[Records of scene-based questions]
-- BEGIN --

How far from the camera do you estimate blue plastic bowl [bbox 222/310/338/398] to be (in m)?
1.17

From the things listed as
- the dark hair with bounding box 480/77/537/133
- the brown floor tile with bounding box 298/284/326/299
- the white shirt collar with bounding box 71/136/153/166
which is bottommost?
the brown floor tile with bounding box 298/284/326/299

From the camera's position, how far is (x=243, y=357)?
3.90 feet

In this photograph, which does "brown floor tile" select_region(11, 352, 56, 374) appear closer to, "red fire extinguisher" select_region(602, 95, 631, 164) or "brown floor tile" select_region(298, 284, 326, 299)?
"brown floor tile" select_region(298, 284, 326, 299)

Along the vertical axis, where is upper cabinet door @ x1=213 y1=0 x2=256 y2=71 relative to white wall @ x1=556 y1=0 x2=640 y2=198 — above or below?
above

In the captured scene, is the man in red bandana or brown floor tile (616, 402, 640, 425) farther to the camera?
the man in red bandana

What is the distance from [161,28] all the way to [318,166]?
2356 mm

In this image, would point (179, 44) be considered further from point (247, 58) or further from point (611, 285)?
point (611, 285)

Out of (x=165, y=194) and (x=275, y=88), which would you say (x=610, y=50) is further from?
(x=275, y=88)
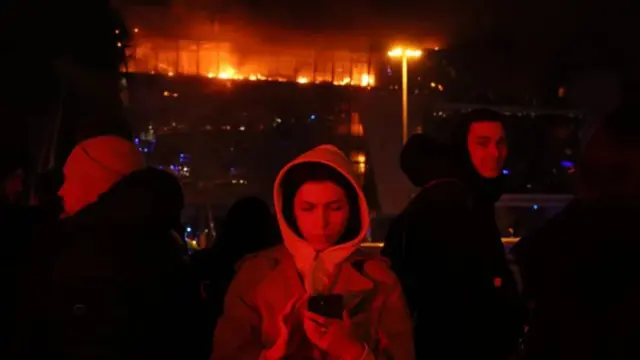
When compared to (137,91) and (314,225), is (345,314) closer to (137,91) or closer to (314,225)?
(314,225)

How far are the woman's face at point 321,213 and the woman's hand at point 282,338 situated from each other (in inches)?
9.4

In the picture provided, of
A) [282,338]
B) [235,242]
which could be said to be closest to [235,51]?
[235,242]

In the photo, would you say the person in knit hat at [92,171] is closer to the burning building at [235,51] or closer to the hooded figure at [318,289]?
the hooded figure at [318,289]

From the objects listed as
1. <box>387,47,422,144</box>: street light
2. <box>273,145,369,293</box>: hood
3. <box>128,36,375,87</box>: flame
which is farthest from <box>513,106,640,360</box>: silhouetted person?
<box>387,47,422,144</box>: street light

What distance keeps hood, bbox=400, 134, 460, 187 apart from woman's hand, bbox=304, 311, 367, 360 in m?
1.21

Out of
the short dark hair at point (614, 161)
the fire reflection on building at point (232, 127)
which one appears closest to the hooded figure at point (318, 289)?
the short dark hair at point (614, 161)

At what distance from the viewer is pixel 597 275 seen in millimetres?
1598

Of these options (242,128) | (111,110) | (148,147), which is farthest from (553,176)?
(111,110)

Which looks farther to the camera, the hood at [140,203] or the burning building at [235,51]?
the burning building at [235,51]

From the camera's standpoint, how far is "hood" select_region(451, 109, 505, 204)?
312cm

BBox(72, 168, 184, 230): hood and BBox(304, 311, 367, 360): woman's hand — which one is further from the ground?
BBox(72, 168, 184, 230): hood

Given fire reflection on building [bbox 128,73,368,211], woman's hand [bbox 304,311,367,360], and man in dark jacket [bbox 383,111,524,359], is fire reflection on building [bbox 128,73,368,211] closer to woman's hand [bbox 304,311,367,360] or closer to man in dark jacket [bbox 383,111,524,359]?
man in dark jacket [bbox 383,111,524,359]

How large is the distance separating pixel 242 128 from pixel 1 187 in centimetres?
736

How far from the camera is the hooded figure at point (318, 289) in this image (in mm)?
2031
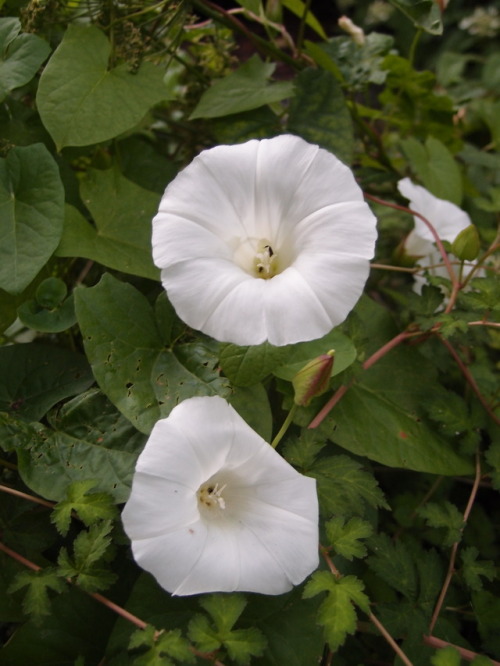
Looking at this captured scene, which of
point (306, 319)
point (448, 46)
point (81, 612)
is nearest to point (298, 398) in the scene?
point (306, 319)

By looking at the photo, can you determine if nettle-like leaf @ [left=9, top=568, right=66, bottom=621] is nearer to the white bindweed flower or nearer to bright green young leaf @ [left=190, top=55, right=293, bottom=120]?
the white bindweed flower

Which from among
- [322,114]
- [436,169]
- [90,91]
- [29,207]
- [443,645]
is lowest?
[443,645]

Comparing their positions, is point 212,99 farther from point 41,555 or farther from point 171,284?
point 41,555

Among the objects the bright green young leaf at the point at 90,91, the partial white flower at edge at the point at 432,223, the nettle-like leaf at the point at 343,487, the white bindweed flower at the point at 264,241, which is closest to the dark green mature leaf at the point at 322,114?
the partial white flower at edge at the point at 432,223

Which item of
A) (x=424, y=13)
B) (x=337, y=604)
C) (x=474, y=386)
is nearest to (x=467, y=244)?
(x=474, y=386)

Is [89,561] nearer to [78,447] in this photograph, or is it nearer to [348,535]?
[78,447]

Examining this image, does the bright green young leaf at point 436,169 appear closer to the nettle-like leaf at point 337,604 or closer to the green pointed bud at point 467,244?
the green pointed bud at point 467,244

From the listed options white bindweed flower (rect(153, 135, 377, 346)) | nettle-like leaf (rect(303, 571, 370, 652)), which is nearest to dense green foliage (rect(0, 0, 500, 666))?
nettle-like leaf (rect(303, 571, 370, 652))
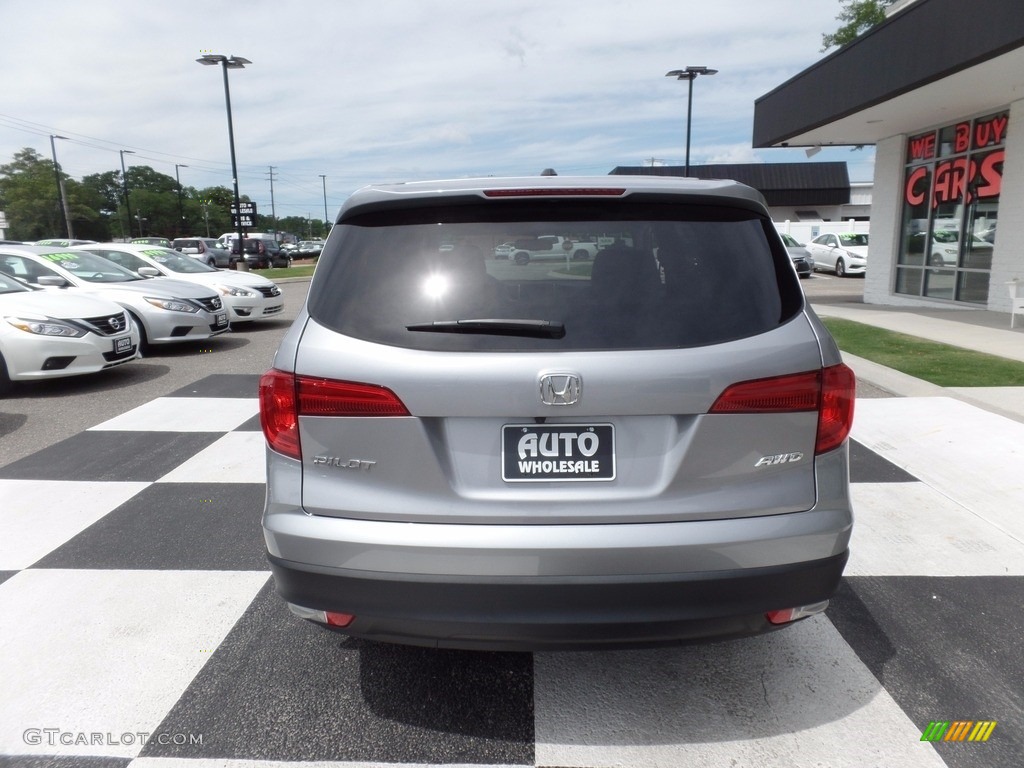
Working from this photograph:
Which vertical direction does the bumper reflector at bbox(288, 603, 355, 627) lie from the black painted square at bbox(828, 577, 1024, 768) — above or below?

-- END --

Task to complete:
Identify every line above that contains the word "listed" and copy each of those lines. Count a match only when the case agrees.

Worked solution:
From the things listed as
From the objects listed as
From the listed options white bindweed flower (rect(153, 135, 377, 346)) | nettle-like leaf (rect(303, 571, 370, 652)), which is nearest to dense green foliage (rect(0, 0, 500, 666))?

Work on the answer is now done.